Şebnem Korur Fincancı dışarıda olsa ne yazar ne söylerdi?

Fotoğraf: Diyarbakır Tabip Odası
“İçerisi- dışarısı fark etmiyor” diyebilirdi. Derdi.
Mesela, İran’da peş peşe ölüm cezası infazları-idamlar oluyor, idama karşı yazılar yazardı. “İdamları durdurun!” derdi, İranlı yetkililere. “İmza kampanyaları düzenlemek, büyükelçilik önünde protestolar yapmak, dilekçeler vermek gerek” derdi, biz dışarıdakilere.
-İdamları durdurun!
“İşkencelere karşı çıkmak lazım” derdi. “İşkence yasağı mutlak yasaktır” derdi. “Savaş dönemi, barış dönemi ayrımı olmaksızın hiç kimseye işkence yapılamaz” derdi. Dünyada ve Türkiye’de olan bütün baskı biçimlerine ve işkencelere karşı çıkmak… “Birleşmiş Milletler’in İstanbul Protokolü uygulansın” derdi; dersini verdiği, işkencenin önlenmesi ve tespiti için çok büyük emekler verdiği BM İstanbul Protokolüne uyulmasını isterdi.
-İşkenceyi durdurun!
Özgürlük isterdi ifadeye, bir “düşünce suçu?!” faili, tutuklusu olarak. Farklılıklara saygı, düşünceye, ifadeye saygı isterdi. Bilirdi; düşüncede, fikirde çoğulculuk, demokrasinin temelidir.
-İfadeye özgürlük!
Milli Savunma Bakanına derdi ki, “İyi hoş da Sayın Bakan, siz idare olarak itham edilensiniz, kendi kendinize araştırma inceleme yapmışsınız, bu da iyi bir adım. Biz masumuz, diyorsunuz. Olabilir. Araştırma incelemeyi elbette iddialar karşısında idare olarak yapmanız gerek. Fakat yetmez. Bu inceleme ve araştırmaları bağımsız heyetler yapmalı. Ayrıca soruşturma makamları var. Savcılar var. Etkin soruşturmanın esas ve ilkeleri var. ‘Etkin araştırma ve soruşturma yapılmalı’ diyen ben Adli Tıp Profesörü Şebnem Korur Fincancı neden hâlâ tutukluyum?”
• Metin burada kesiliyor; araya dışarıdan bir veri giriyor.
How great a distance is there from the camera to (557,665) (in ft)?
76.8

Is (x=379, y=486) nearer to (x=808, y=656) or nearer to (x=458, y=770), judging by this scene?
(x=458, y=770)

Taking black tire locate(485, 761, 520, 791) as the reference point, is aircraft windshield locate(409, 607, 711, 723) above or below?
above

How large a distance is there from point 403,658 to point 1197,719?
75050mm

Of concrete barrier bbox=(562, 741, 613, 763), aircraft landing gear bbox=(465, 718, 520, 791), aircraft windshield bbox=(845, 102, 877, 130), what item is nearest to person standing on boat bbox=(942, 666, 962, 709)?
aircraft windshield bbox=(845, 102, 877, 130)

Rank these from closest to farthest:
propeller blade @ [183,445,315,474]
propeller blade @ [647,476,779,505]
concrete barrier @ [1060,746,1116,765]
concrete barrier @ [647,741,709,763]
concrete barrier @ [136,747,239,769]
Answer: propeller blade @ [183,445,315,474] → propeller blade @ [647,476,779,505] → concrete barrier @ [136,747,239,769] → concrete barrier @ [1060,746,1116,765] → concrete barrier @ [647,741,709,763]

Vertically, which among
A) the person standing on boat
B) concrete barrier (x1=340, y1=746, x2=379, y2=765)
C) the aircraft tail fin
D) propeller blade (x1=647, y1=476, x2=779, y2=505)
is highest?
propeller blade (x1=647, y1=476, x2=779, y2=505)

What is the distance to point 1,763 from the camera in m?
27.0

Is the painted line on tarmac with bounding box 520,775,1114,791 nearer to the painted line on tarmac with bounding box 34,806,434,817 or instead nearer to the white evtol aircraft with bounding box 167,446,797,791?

Evet neden hâlâ tutuklu, İnsan Hakları Savunucusu Şebnem Korur Fincancı?
-Şebnem Korur Fincancı’ya özgürlük!
Peş peşe Kürt gazetecilere, Kürt kadın aktivistlere 2020, 2021 ve 2022 yıllarında toplu gözaltı ve tutuklama uygulamaları yapıldı. Yılda birkaç kez tekrarlanıyor.
Mesela Şebnem Hoca derdi ki “Gazetecilere, kadınlara baskılara hayır, itiraz etmek gerek.”
Mesela, AYM ve AİHM kararlarına neden uyulmadığını sorardı. Türkiye Cumhuriyeti, Avrupa İnsan Hakları Sözleşmesi’nin 46. maddesine göre, kesinleşmiş Avrupa İnsan Hakları Mahkemesi kararlarına uyacağını taahhüt etmiştir.” 46. madde şöyledir:
“Kararların bağlayıcılığı ve infazı
1. Yüksek Sözleşmeci Taraflar, taraf oldukları davalarda mahkemenin verdiği kesinleşmiş kararlara uymayı taahhüt ederler.”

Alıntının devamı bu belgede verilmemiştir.